- _WHAT THE EXERCISE ASKS_: In the post on evals and golden datasets, what options does someone using an off-the-shelf agent they did not build have?

- _DOCUMENT EXCERPT_:
• • • • •

Evals and Golden Datasets

Evals are the mechanism that turns a working agent into a reliable one. Here is what they are, how golden datasets work, and how to design test cases that actually find failures.

April 12, 202611 min read7 / 10

The last post finished the UI layer. The agent draws on the canvas, responds in chat, and shows tool status as it works. You could ship it right now. But it is not reliable, and reliability is the actual job.

This is where evals come in. In my experience, this is the part that separates engineers who can build AI features from engineers who can make those features dependable enough to matter. It is also the part most developers have never done before, because deterministic code does not need it.

Why Evals Matter

The agent has a quality problem, but "give it a better prompt" is not a real answer. What does "better" mean? You can only find out by measuring.

If you are using an off-the-shelf agent you did not build, your options are narrow: change the prompt, maybe add MCP tools, not much else. But when you build the agent yourself, you can do anything. You can add tools, change the model, restructure the context, add a classifier, swap out the tool loop entirely. The problem is deciding which of those things will actually help. That is what evals are for.

• • • • •

- _SUPPLIED RECORDS_:
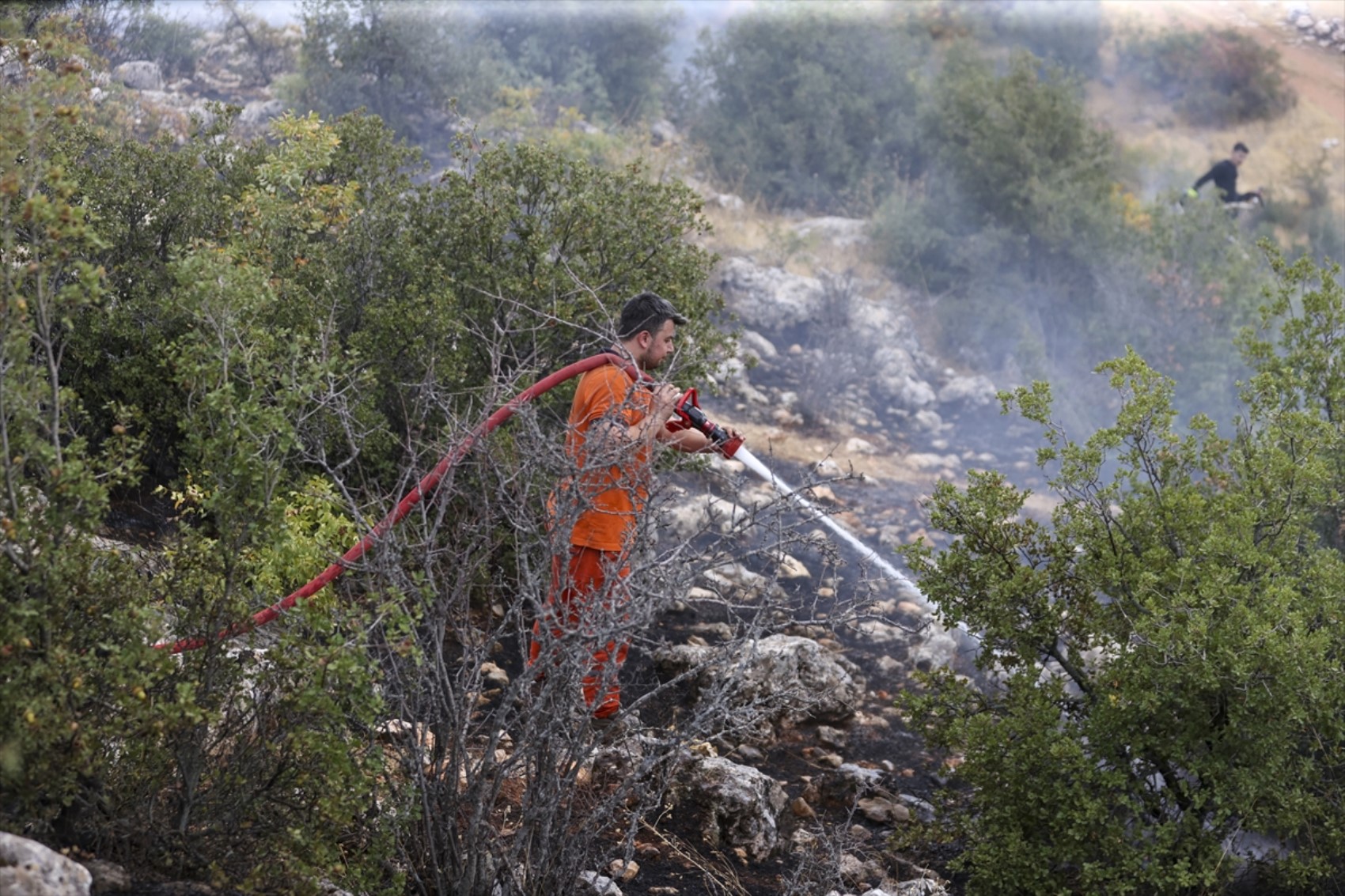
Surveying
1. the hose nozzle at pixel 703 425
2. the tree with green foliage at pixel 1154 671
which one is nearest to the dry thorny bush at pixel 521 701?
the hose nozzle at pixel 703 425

• • • • •

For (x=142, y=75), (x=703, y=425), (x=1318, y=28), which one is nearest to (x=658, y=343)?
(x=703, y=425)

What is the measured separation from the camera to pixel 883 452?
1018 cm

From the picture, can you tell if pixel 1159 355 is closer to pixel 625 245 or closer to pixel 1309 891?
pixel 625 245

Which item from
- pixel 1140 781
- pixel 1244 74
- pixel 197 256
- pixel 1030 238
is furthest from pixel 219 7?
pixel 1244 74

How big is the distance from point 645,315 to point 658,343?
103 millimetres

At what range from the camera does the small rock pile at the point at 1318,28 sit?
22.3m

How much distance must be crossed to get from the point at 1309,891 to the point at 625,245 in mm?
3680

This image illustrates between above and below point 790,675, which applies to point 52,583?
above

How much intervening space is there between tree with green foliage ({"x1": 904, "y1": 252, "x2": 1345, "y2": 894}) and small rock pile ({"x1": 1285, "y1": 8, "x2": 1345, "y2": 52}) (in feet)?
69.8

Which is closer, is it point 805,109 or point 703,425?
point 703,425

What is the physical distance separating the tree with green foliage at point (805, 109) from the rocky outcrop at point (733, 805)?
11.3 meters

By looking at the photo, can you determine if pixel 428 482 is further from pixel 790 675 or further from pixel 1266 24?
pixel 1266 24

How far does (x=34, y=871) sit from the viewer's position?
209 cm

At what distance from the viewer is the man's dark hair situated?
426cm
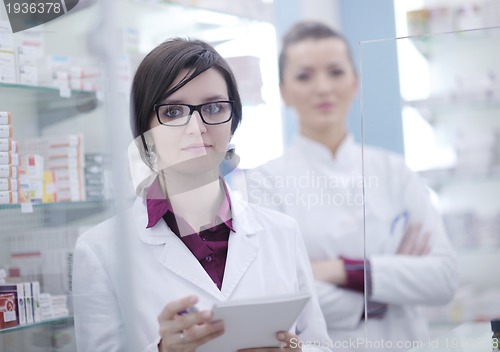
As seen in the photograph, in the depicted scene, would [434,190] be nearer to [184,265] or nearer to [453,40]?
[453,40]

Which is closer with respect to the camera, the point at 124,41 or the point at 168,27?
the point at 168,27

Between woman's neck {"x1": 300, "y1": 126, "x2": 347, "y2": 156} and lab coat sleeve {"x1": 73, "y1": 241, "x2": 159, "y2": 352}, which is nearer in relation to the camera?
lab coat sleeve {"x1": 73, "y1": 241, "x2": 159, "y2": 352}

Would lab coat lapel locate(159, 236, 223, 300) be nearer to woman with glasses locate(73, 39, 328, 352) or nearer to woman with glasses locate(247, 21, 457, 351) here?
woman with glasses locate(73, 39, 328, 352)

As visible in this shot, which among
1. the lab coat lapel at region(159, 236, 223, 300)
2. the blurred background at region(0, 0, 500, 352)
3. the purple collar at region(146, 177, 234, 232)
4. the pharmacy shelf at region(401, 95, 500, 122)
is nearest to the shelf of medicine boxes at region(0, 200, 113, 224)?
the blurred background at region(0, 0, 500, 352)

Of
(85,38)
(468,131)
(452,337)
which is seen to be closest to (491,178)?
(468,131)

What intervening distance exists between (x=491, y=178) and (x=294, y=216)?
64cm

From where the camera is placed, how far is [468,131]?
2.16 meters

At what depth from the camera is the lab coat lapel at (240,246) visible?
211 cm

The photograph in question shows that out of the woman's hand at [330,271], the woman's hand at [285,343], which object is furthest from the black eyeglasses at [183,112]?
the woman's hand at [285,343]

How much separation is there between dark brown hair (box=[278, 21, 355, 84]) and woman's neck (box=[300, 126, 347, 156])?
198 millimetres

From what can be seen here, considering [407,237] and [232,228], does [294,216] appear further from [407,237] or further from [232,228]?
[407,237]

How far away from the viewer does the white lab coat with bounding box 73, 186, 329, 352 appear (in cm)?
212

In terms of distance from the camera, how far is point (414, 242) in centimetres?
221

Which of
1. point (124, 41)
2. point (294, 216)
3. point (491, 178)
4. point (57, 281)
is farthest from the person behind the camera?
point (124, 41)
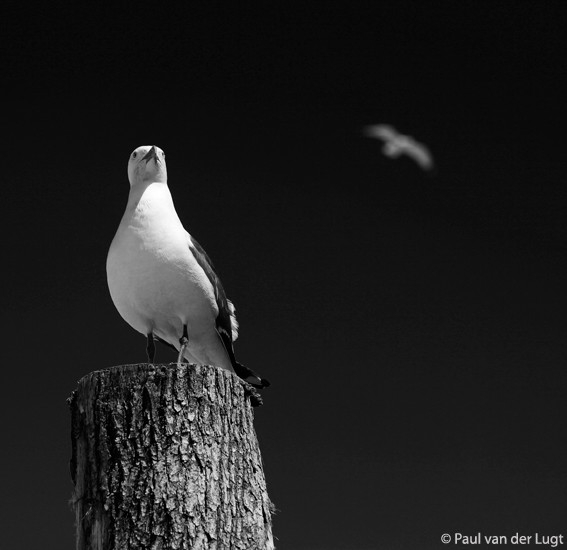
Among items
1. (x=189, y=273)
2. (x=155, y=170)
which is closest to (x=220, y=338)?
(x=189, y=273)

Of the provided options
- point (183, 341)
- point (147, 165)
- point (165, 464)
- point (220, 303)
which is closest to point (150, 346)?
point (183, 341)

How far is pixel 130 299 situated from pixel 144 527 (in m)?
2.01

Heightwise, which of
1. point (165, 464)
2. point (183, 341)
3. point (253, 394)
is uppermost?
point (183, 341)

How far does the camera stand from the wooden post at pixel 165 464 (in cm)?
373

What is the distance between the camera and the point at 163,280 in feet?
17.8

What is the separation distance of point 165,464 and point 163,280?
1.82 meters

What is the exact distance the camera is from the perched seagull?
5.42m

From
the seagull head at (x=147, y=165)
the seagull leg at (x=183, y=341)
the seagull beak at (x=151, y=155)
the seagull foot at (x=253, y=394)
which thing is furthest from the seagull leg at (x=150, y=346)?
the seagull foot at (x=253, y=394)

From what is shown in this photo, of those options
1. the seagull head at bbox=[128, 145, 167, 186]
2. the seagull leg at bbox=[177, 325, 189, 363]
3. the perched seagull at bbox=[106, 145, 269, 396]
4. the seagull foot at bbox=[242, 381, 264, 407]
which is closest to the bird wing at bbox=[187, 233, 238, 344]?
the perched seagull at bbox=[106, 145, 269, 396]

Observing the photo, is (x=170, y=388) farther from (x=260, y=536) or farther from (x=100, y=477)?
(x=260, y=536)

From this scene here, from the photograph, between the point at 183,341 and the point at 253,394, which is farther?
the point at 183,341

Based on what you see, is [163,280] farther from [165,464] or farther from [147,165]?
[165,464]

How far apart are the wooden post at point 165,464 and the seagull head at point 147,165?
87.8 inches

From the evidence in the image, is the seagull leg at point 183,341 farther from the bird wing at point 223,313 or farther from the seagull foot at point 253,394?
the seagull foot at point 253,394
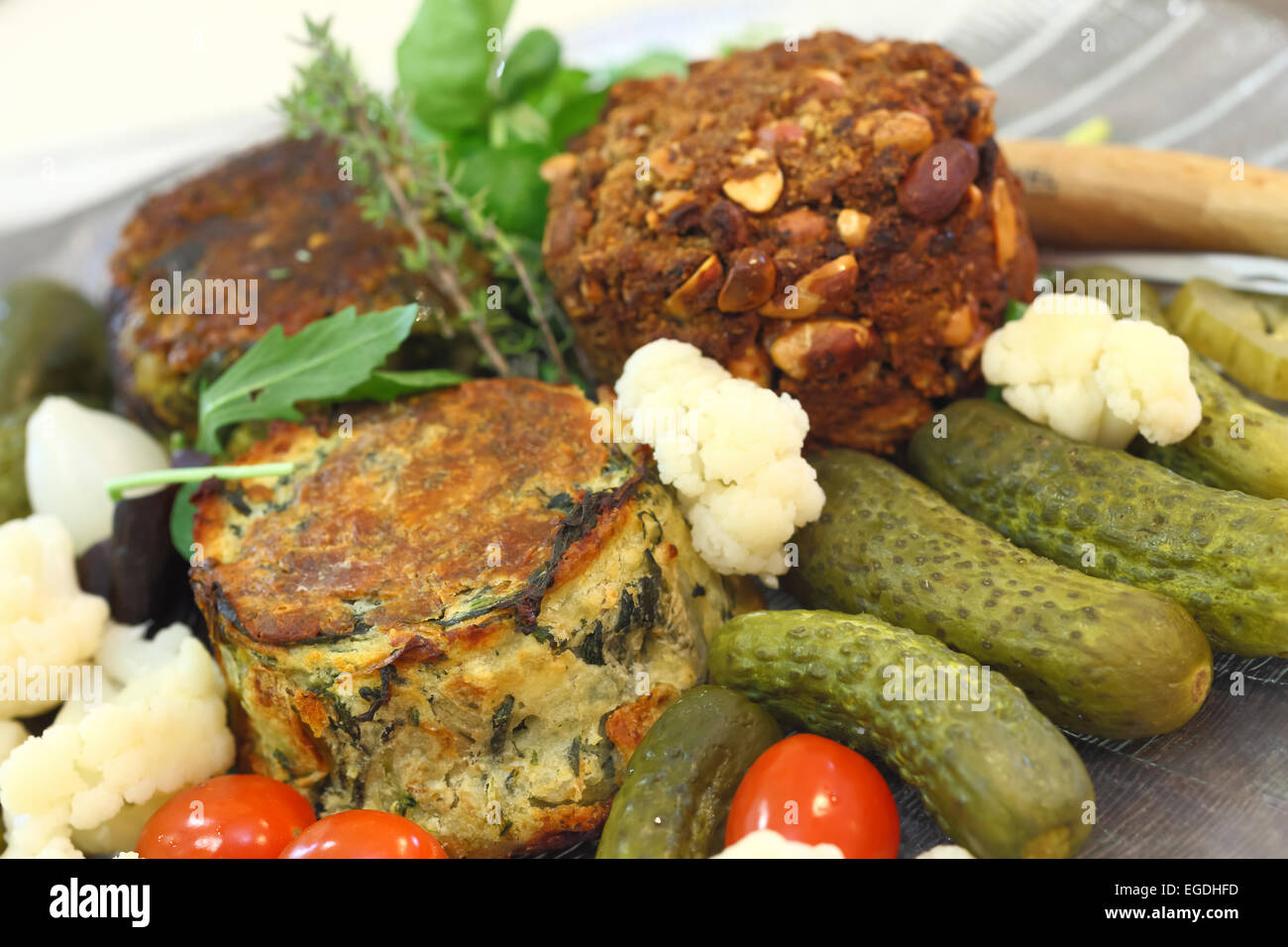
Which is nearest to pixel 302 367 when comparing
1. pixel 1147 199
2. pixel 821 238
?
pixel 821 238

• • • • •

- _SOLUTION TO THIS EXERCISE_: They can change the prompt and maybe add MCP tools, and not much else.